__What to produce__.
All lines from the one containing "杯子2025高陶瓷套装值水具茶杯客厅茶具包水杯家用邮新款颜" through the end of the entries below should appear in the answer exactly, with no others.

__Dataset entries__.
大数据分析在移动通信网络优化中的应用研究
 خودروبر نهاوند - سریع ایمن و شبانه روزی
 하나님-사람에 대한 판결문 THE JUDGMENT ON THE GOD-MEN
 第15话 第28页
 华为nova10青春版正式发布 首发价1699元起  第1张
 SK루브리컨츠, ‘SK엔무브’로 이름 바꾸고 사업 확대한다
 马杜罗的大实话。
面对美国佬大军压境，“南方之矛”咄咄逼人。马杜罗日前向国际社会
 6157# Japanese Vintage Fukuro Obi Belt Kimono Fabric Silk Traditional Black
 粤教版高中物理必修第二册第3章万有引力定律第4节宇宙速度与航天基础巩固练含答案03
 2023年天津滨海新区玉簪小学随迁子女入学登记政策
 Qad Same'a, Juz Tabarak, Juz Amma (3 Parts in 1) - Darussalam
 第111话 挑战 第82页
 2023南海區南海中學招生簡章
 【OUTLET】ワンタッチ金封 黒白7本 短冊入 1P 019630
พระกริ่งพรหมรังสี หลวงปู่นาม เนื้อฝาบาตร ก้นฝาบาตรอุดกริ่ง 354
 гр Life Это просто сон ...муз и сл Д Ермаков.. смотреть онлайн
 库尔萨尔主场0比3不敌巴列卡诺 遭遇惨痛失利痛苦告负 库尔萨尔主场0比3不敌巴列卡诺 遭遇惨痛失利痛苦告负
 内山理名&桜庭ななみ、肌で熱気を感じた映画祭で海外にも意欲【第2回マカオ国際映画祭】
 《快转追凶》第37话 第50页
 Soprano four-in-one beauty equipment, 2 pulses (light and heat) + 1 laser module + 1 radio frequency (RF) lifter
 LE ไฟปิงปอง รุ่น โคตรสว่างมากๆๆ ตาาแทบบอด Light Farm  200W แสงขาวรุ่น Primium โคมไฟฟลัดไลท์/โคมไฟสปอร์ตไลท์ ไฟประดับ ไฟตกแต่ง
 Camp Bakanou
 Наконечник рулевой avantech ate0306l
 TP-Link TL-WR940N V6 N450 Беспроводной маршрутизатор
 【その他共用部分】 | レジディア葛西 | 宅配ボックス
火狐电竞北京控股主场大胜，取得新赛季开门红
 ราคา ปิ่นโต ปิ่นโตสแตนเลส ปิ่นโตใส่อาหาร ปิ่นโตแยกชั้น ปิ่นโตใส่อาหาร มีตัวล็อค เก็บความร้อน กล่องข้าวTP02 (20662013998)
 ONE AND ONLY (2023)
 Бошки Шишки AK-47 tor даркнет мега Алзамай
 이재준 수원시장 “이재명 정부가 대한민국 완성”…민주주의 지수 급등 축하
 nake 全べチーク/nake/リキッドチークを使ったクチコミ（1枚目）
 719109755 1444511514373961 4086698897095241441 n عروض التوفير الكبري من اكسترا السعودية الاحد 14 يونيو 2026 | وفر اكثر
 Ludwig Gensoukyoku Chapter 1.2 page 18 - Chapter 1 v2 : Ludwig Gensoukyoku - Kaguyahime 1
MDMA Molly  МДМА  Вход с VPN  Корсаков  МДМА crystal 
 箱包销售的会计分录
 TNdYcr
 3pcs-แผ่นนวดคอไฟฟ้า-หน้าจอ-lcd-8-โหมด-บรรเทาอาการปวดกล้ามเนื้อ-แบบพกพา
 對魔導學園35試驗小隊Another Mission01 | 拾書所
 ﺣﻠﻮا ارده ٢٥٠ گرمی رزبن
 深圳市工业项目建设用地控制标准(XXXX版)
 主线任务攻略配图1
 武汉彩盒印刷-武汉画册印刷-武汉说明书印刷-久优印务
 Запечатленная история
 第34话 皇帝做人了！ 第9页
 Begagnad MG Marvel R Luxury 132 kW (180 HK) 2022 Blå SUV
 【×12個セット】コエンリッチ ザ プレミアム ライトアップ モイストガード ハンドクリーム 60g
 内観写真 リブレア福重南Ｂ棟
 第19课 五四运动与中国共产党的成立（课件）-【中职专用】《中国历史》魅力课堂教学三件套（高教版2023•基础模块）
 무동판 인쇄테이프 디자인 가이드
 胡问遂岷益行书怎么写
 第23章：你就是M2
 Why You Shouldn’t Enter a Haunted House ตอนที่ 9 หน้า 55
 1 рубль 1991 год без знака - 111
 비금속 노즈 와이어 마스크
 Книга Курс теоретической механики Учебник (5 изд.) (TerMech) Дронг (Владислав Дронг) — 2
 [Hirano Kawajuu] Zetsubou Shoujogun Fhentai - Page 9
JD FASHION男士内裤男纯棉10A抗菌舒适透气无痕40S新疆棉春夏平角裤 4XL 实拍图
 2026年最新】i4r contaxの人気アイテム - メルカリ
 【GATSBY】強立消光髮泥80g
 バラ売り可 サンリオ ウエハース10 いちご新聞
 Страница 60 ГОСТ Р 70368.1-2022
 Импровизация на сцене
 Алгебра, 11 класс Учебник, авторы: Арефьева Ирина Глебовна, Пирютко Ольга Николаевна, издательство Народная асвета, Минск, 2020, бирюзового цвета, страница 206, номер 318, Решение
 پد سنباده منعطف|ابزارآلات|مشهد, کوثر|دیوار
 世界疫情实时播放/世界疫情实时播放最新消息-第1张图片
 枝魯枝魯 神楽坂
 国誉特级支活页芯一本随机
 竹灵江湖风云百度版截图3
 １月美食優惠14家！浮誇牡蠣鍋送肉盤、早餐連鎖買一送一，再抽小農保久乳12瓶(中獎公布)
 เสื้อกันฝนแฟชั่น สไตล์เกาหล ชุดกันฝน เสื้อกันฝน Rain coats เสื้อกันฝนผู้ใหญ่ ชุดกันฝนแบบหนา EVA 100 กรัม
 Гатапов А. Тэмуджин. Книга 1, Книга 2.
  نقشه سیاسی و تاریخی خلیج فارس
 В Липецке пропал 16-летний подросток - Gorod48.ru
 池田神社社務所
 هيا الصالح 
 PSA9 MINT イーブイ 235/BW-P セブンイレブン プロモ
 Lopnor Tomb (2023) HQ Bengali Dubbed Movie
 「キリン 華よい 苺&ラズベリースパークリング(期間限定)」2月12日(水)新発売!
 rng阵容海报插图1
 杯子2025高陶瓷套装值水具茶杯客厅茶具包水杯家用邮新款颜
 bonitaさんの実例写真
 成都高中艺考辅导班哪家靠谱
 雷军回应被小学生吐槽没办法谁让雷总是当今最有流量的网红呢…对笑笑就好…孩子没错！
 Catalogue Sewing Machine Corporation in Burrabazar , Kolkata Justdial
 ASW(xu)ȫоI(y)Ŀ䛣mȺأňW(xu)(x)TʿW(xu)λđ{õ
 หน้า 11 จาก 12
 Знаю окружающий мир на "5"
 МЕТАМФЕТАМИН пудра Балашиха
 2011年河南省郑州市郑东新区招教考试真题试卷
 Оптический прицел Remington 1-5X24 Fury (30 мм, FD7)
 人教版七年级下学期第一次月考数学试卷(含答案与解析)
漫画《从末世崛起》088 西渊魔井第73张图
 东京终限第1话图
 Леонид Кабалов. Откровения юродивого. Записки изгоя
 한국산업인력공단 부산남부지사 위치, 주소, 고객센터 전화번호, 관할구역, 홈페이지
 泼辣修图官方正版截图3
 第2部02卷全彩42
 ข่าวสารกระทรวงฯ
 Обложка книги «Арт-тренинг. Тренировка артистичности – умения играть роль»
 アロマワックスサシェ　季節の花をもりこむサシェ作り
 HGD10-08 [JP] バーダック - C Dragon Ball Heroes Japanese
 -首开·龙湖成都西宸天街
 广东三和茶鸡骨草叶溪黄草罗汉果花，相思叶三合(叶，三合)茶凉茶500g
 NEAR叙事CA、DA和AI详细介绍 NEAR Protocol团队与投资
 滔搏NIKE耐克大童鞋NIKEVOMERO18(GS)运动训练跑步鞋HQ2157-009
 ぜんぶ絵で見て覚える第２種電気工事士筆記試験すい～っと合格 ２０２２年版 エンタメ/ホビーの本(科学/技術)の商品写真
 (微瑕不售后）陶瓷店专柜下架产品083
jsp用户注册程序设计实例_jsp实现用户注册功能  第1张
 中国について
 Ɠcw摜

__Solution to this task__.
 杯子2025高陶瓷套装值水具茶杯客厅茶具包水杯家用邮新款颜
 bonitaさんの実例写真
 成都高中艺考辅导班哪家靠谱
 雷军回应被小学生吐槽没办法谁让雷总是当今最有流量的网红呢…对笑笑就好…孩子没错！
 Catalogue Sewing Machine Corporation in Burrabazar , Kolkata Justdial
 ASW(xu)ȫоI(y)Ŀ䛣mȺأňW(xu)(x)TʿW(xu)λđ{õ
 หน้า 11 จาก 12
 Знаю окружающий мир на "5"
 МЕТАМФЕТАМИН пудра Балашиха
 2011年河南省郑州市郑东新区招教考试真题试卷
 Оптический прицел Remington 1-5X24 Fury (30 мм, FD7)
 人教版七年级下学期第一次月考数学试卷(含答案与解析)
漫画《从末世崛起》088 西渊魔井第73张图
 东京终限第1话图
 Леонид Кабалов. Откровения юродивого. Записки изгоя
 한국산업인력공단 부산남부지사 위치, 주소, 고객센터 전화번호, 관할구역, 홈페이지
 泼辣修图官方正版截图3
 第2部02卷全彩42
 ข่าวสารกระทรวงฯ
 Обложка книги «Арт-тренинг. Тренировка артистичности – умения играть роль»
 アロマワックスサシェ　季節の花をもりこむサシェ作り
 HGD10-08 [JP] バーダック - C Dragon Ball Heroes Japanese
 -首开·龙湖成都西宸天街
 广东三和茶鸡骨草叶溪黄草罗汉果花，相思叶三合(叶，三合)茶凉茶500g
 NEAR叙事CA、DA和AI详细介绍 NEAR Protocol团队与投资
 滔搏NIKE耐克大童鞋NIKEVOMERO18(GS)运动训练跑步鞋HQ2157-009
 ぜんぶ絵で見て覚える第２種電気工事士筆記試験すい～っと合格 ２０２２年版 エンタメ/ホビーの本(科学/技術)の商品写真
 (微瑕不售后）陶瓷店专柜下架产品083
jsp用户注册程序设计实例_jsp实现用户注册功能  第1张
 中国について
 Ɠcw摜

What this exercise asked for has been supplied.